Parecía una jauría humana, un gran grupo de hienas enloquecidas atacando juntas y sin piedad a sus pobres víctimas.  Van a matarlos, pensé

Antes de poder reaccionar y retroceder para refugiarme en el restaurante ante aquella incomprensible y estremecedora visión, me vi rodeado por una nube más oscura que la noche, donde solo se distinguía el brillo de dientes blancos, ojos exaltados y voces que gritaban enloquecidas frente a mí.  Cuando reparé en lo que estaba pasando ya era tarde, el tumulto se desplazaba a sacudidas barriendo todo lo que encontraba a su paso igual que la espiral de un huracán, de manera que yo también fui absorbido por aquel huracán de locura.

La entrada al restaurante quedó taponada, imposible retroceder para refugiarme allí, quedando a merced de la revuelta. Oía gritar, veía correr, me empujaban y me zarandeaban como a un muñeco, sentí golpes en mi cuerpo y en mi espalda, algunos en mi cabeza con puños cerrados, lo único que podía hacer ante aquella despiadada vorágine de bárbaros era protegerme el rostro con manos y brazos. 

Dentro de aquella pesadilla nadie me amenazaba con palos o cuchillos, ni siquiera intentaban atraparme, retenerme o darme una paliza de muerte como a quienes estaban persiguiendo, eso me permitió zafarme de ellos como pude y evadirme del tumulto.  En sus oscuros rostros vi reflejada la brutalidad, en sus ojos la ira y el odio. No tenían nada contra mí, yo sólo fui alguien que casualmente apareció por allí en aquel lugar en ese instante y aprovecharon para descargar sobre mi parte de su furia de perros rabiosos a través de su conducta salvaje.  En el fondo tuve suerte, en cambio creo que los pobres desgraciados a los que apalearon como bestias enloquecidas debieron quedar allí muertos.

Hasta esa noche no había oído hablar de los “interhamwe”. Eran grupos de paramilitares o milicias civiles de extremistas hutus creados por el presidente del gobierno a fin de perpetrar atrocidades contra los tutsis. Interhamwe quiere decir los que pelean juntos, aunque acabaron llamándose a sí mismos “los que matan juntos”.  Ellos, en parte con la ayuda del ejército, en el año 94 fueron los responsables del genocidio masacrando a machetazos a unos ochocientos mil tutsis y a otros doscientos mil hutus moderados.
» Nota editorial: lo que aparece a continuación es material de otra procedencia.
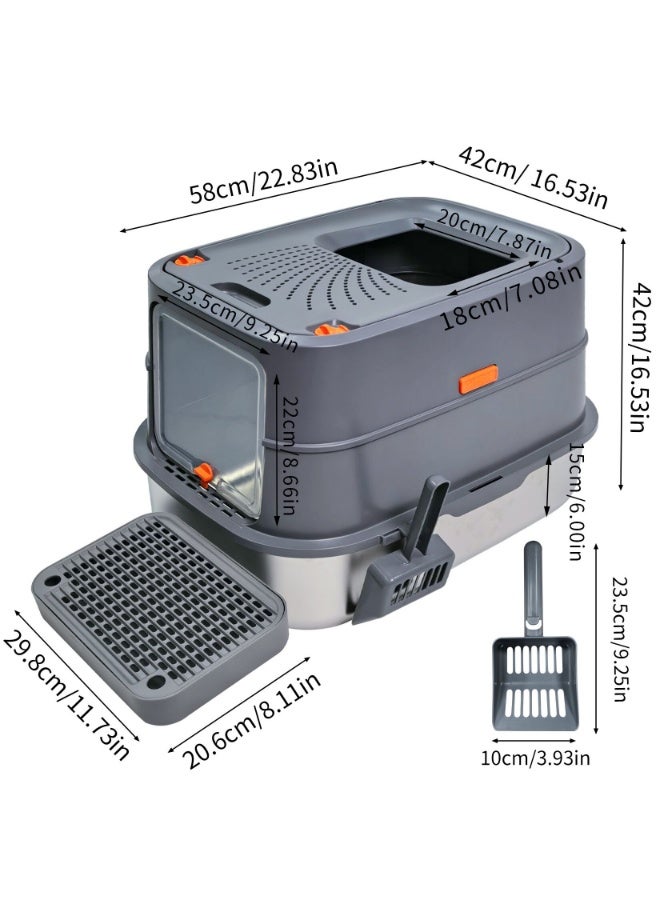 58cm/22.83in
42cm/ 16.53in
20cm/7.87in
18cm/7.08in
23.5cm/9.25in
42cm/16.53in
22cm/8.66in
15cm/6.00in
23.5cm/9.25in
29.8cm/11.73in
20.6cm/8.11in
10cm/3.93in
Fue después cuando supuse que esa noche aquel grupo de gente enloquecida debían ser los “interhamwe”, y sus victimas dos o tres pobres desgraciados tutsis.

Inteerhamwe eran grupos de paramilitares o milicias civiles de extremistas hutus creados por el presidente del gobierno a fin de perpetrar atrocidades contra los tutsis

Me alejé de allí lo más aprisa y discretamente que pude, sentía deseos de salir corriendo, pero si lo hacía llamaría la atención y aquella gente seguro que podía oler el miedo como un perro huele el miedo humano y lanzarse en mi persecución. En el camino fui mirando atrás hasta que los perdí de vista, aunque no por eso dejé de estar alerta e intranquilo. En las calles no había gente, tampoco vi militares ni circular un solo vehículo con el que poder llegar a casa de Paco, así que la única forma de regresar era hacer el camino a pie. Era ya una hora cercana al toque de queda, todo estaba oscuro y en silencio.

Cuando dejé la ciudad y tomé la carretera, al principio había casas a los lados, de alguna manera eso me hacía sentir un poco protegido. Luego, cuando empecé el ascenso de la colina que llevaba a la casa de Paco, el terreno quedó desnudo de edificios, sólo estaba yo caminando flanqueado por un talud a mi derecha y el oscuro declive de la ladera a mi izquierda, viendo a medida que ascendía algunas lejanas y débiles luces en la ciudad.

No respiré tranquilo hasta que tuve ante mi vista la casa de Paco, aunque el último sobresalto me lo llevé allí precisamente.  Al abrir la verja de la finca para acceder al sendero que llevaba a su casa, un enorme perro se lanzó hacia mí ladrando. Tuve que dar media vuelta de inmediato y refugiarme detrás de la verja hasta que Paco escuchó los ladridos de su pastor alemán llegando para calmarlo y que yo pudiera entrar.